** BEGIN Data in this exercise **

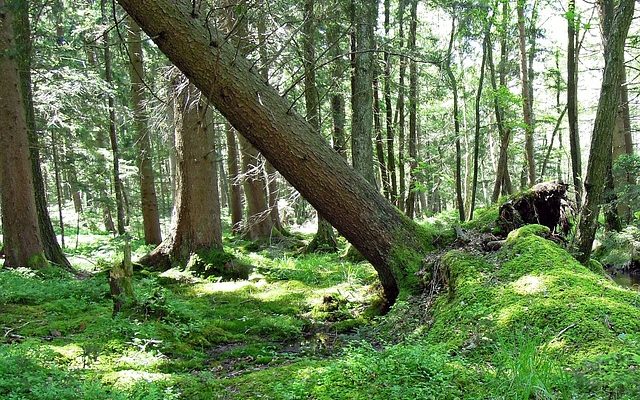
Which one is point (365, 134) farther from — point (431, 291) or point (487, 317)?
point (487, 317)

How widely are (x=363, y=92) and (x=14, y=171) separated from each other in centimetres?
653

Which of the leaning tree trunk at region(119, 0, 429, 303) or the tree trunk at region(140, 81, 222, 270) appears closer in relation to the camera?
the leaning tree trunk at region(119, 0, 429, 303)

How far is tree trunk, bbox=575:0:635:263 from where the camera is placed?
212 inches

** END Data in this exercise **

▸ What is being asked
Give every line of the material above as a numbered list, skipping the blank lines. Leave the picture out of your answer.

▸ Result for this task
1. Which one is point (365, 134) farther from — point (431, 291) or point (487, 317)?
2. point (487, 317)
3. How widely are (x=363, y=92) and (x=14, y=171) separated from each other in centimetres?
4. 653
5. Which of the leaning tree trunk at region(119, 0, 429, 303) or the tree trunk at region(140, 81, 222, 270) appears closer in relation to the camera?
6. the leaning tree trunk at region(119, 0, 429, 303)
7. How far is tree trunk, bbox=575:0:635:263 from where the camera is placed?
8. 212 inches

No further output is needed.